Team optimisations can have wider consequences

This week I was listening to a great podcast conversation between Ian Gill and Andy Bold, focusing on Andy’s area of expertise, which is devops. (Disclaimer: I am part of the Agility by Nature network, of which they and that podcast is a part.)

Andy’s work is often about improving an organisation’s delivery capability on the infrastructure side—less about writing the code, more about getting that code into production fast, making sure it’s secure, that it can scale up, that costs are managed, that system changes can be applied quickly and reliably without disrupting the service, and so on.

One of the rhetorical questions Andy and Ian ask early on is, “What’s the point of doing all that work if the rest of the organisation won’t change?” The delivery of the system into production is one link in a chain, one section of a pipeline. Before that point there is the creation of the software system. After that point is the impact these changes have on the rest of the organisation—new sales opportunities, different kinds of support calls, internal operational changes needed to handle the new things users are doing, the new data that’s coming through, and so forth.

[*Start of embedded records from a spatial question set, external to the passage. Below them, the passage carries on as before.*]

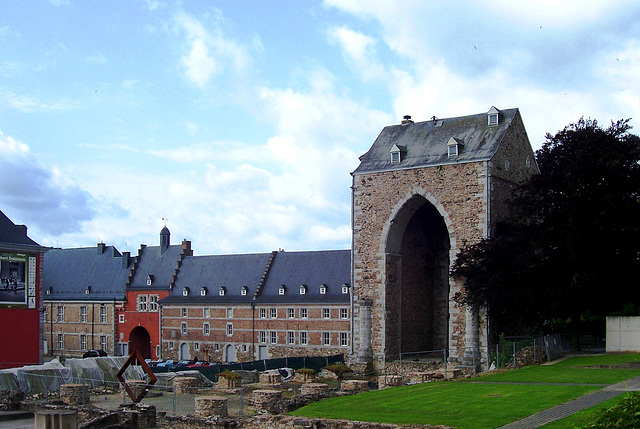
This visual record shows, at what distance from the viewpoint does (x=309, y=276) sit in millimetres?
54344

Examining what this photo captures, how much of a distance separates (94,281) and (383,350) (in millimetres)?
36068

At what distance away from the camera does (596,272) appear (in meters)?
31.0

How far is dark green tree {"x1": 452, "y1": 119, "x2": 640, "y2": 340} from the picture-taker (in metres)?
31.3

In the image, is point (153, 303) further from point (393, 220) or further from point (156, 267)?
point (393, 220)

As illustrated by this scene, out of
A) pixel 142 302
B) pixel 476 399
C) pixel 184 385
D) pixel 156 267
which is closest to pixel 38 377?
pixel 184 385

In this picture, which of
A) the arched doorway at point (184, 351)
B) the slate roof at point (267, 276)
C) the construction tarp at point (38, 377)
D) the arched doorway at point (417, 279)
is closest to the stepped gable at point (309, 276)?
the slate roof at point (267, 276)

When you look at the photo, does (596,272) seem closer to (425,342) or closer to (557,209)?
(557,209)

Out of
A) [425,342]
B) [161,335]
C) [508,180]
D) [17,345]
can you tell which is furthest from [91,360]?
[161,335]

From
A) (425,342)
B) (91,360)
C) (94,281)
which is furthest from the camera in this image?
(94,281)

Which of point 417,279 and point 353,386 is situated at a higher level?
point 417,279

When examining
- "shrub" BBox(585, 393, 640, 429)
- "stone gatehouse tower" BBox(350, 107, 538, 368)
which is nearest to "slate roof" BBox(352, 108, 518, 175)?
"stone gatehouse tower" BBox(350, 107, 538, 368)

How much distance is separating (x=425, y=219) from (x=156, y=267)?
98.2 feet

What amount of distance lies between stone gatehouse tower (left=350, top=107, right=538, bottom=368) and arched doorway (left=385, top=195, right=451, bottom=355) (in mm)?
54

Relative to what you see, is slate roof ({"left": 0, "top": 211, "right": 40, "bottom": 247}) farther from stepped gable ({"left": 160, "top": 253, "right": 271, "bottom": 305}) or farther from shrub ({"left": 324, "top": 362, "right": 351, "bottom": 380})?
stepped gable ({"left": 160, "top": 253, "right": 271, "bottom": 305})
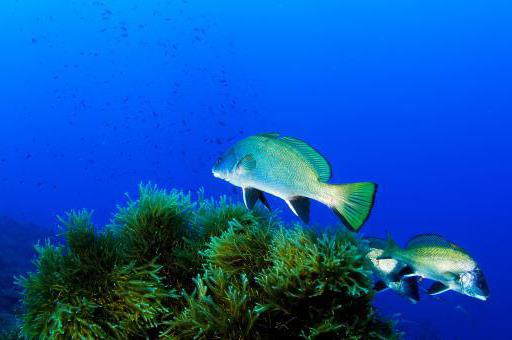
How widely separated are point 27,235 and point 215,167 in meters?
25.5

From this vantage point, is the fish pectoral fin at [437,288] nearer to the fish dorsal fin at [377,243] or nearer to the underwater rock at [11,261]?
the fish dorsal fin at [377,243]

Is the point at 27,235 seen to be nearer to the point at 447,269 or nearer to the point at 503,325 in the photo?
the point at 447,269

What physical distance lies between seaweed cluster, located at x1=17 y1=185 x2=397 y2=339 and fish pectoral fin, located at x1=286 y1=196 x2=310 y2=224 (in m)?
0.11

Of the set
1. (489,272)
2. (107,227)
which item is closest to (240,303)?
(107,227)

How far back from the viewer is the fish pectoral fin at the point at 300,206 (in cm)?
298

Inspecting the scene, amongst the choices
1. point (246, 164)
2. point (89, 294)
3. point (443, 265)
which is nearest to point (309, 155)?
point (246, 164)

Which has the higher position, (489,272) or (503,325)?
(489,272)

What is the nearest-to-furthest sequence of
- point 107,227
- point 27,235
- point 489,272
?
point 107,227, point 27,235, point 489,272

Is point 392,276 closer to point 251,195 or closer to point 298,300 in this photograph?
point 298,300

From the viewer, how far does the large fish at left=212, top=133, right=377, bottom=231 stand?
8.39ft

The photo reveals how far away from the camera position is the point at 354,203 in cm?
256

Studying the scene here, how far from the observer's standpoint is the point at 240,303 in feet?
8.55

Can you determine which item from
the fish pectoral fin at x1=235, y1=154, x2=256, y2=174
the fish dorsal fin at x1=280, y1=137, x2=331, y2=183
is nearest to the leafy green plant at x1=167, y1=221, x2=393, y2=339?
the fish dorsal fin at x1=280, y1=137, x2=331, y2=183

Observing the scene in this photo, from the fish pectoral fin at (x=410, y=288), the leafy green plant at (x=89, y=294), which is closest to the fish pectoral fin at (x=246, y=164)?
the leafy green plant at (x=89, y=294)
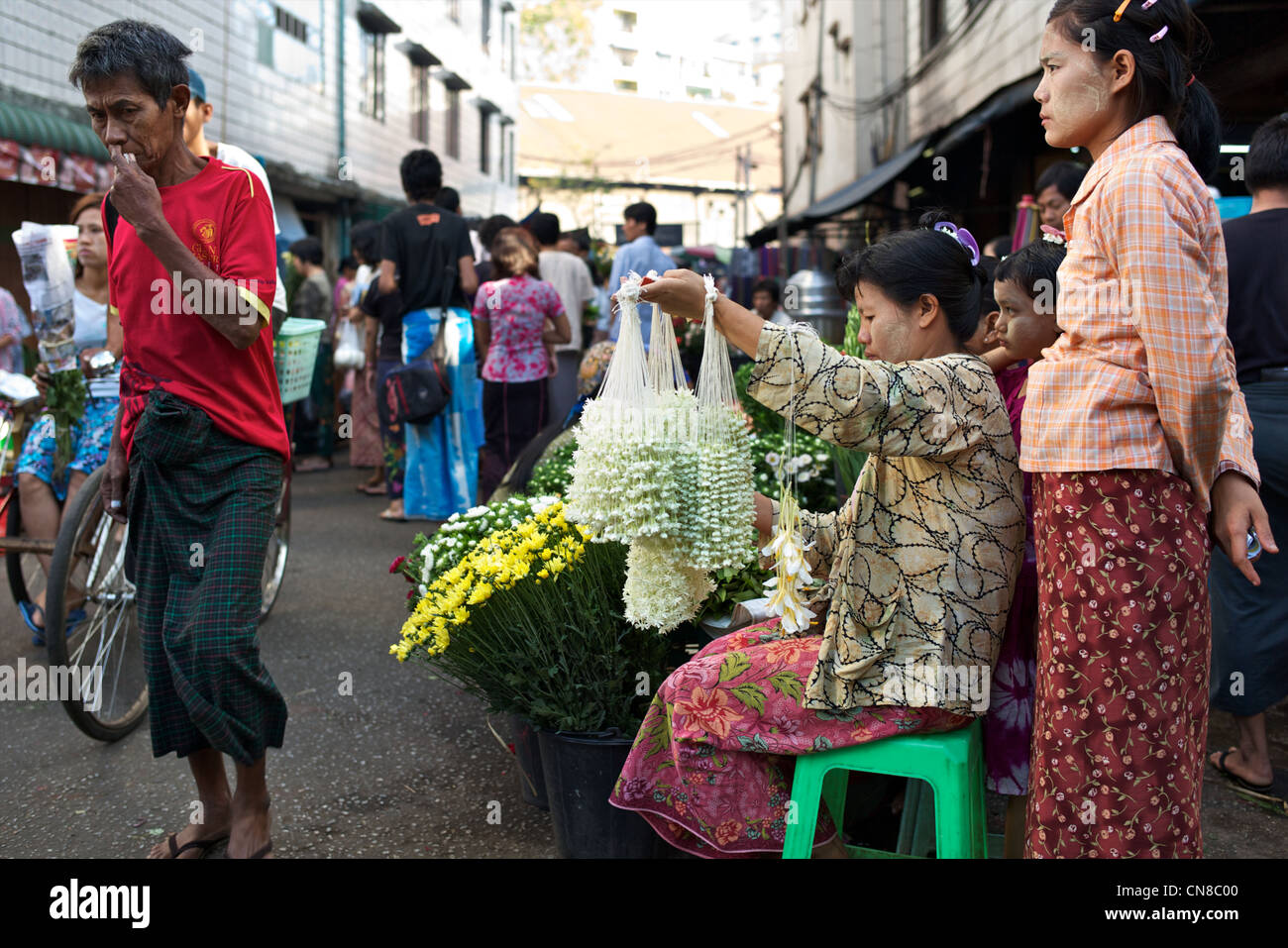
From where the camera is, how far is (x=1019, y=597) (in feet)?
7.80

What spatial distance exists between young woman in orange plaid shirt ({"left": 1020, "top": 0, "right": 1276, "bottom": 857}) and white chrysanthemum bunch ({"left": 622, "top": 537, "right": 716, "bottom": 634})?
0.71 metres

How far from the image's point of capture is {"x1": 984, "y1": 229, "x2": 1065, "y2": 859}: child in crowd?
234 centimetres

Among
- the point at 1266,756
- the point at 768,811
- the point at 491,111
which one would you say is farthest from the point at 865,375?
the point at 491,111

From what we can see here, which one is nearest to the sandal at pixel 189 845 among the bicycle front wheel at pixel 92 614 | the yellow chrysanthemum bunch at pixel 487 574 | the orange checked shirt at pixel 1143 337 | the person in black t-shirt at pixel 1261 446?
the yellow chrysanthemum bunch at pixel 487 574

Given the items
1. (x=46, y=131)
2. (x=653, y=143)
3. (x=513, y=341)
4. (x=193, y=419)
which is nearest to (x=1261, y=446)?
(x=193, y=419)

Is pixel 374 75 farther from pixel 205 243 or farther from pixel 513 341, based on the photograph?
pixel 205 243

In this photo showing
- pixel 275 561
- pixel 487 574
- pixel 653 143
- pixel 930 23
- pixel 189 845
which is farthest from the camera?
pixel 653 143

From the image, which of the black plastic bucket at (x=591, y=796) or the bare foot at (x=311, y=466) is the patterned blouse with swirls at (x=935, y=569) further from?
the bare foot at (x=311, y=466)

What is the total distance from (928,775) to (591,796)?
984mm

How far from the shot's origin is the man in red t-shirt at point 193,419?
2.71m

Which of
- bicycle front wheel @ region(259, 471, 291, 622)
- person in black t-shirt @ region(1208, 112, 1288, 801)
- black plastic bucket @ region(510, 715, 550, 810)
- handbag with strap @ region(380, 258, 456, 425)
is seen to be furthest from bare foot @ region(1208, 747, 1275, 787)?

With that picture in mind, we can see that the infrastructure improvement has a diminished impact if the sections of the pipeline (or links in the chain) before and after can’t respond accordingly. IT might have been a bottleneck before, and no longer—which is great—but now there is a new bottleneck somewhere else. (This is an observation that leads to the Theory of Constraints.) That is why Andy says his work is often not just in the world of technology infrastructure, but also looking at other parts of the organisation to ensure that his optimisations have the maximum impact.

This is not just true in devops. It’s true for any part of an organisation that can be seen as a section in a pipeline. I’ve seen it in software delivery; sales people have seen it in sales.

So what happens when we discover the next bottleneck? The scenarios are numerous. Ideally the organisation will have anticipated the challenge and be keen to turn its attention to that. Repeating this creates a continuous cycle of improvement. But sometimes there is surprise or resistance to change elsewhere. Perhaps it does happen eventually. Perhaps the people who succeeded in the first change become disillusioned with the limits of the organisation. Perhaps they are at least satisfied that their work has improved.

Optimising one part of an organisation often throws the spotlight onto other parts next. That’s why local improvements can have much bigger consequences.